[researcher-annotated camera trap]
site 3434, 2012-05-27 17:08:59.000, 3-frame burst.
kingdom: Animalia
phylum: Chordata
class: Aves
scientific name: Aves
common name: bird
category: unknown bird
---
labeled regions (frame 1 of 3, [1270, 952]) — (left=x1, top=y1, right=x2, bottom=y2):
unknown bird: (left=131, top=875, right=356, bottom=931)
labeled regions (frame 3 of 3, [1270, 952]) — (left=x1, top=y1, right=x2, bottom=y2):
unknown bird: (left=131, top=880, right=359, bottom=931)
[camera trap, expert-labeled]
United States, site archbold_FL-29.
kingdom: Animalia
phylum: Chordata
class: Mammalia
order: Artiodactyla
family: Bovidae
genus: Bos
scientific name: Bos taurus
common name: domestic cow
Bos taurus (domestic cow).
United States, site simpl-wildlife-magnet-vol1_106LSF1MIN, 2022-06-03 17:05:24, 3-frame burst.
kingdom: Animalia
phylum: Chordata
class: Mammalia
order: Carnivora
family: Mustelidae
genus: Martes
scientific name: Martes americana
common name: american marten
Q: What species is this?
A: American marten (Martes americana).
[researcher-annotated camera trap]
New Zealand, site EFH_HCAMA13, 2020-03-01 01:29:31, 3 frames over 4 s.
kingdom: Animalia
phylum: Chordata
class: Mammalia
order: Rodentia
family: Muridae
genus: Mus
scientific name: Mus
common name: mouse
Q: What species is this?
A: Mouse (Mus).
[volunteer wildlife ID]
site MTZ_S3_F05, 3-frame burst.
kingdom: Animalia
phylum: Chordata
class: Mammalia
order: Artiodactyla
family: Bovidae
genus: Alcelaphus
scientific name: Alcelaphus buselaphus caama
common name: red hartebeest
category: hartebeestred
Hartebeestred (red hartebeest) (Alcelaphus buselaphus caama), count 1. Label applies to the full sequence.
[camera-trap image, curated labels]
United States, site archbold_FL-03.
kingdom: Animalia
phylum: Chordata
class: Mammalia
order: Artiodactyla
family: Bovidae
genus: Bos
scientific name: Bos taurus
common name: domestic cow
---+---
What you need to do:
Every entry above should come back exactly as written.

Written reply:
[researcher-annotated camera trap]
site 3434, 2012-05-27 17:08:59.000, 3-frame burst.
kingdom: Animalia
phylum: Chordata
class: Aves
scientific name: Aves
common name: bird
category: unknown bird
---
labeled regions (frame 1 of 3, [1270, 952]) — (left=x1, top=y1, right=x2, bottom=y2):
unknown bird: (left=131, top=875, right=356, bottom=931)
labeled regions (frame 3 of 3, [1270, 952]) — (left=x1, top=y1, right=x2, bottom=y2):
unknown bird: (left=131, top=880, right=359, bottom=931)
[camera trap, expert-labeled]
United States, site archbold_FL-29.
kingdom: Animalia
phylum: Chordata
class: Mammalia
order: Artiodactyla
family: Bovidae
genus: Bos
scientific name: Bos taurus
common name: domestic cow
Bos taurus (domestic cow).
United States, site simpl-wildlife-magnet-vol1_106LSF1MIN, 2022-06-03 17:05:24, 3-frame burst.
kingdom: Animalia
phylum: Chordata
class: Mammalia
order: Carnivora
family: Mustelidae
genus: Martes
scientific name: Martes americana
common name: american marten
Q: What species is this?
A: American marten (Martes americana).
[researcher-annotated camera trap]
New Zealand, site EFH_HCAMA13, 2020-03-01 01:29:31, 3 frames over 4 s.
kingdom: Animalia
phylum: Chordata
class: Mammalia
order: Rodentia
family: Muridae
genus: Mus
scientific name: Mus
common name: mouse
Q: What species is this?
A: Mouse (Mus).
[volunteer wildlife ID]
site MTZ_S3_F05, 3-frame burst.
kingdom: Animalia
phylum: Chordata
class: Mammalia
order: Artiodactyla
family: Bovidae
genus: Alcelaphus
scientific name: Alcelaphus buselaphus caama
common name: red hartebeest
category: hartebeestred
Hartebeestred (red hartebeest) (Alcelaphus buselaphus caama), count 1. Label applies to the full sequence.
[camera-trap image, curated labels]
United States, site archbold_FL-03.
kingdom: Animalia
phylum: Chordata
class: Mammalia
order: Artiodactyla
family: Bovidae
genus: Bos
scientific name: Bos taurus
common name: domestic cow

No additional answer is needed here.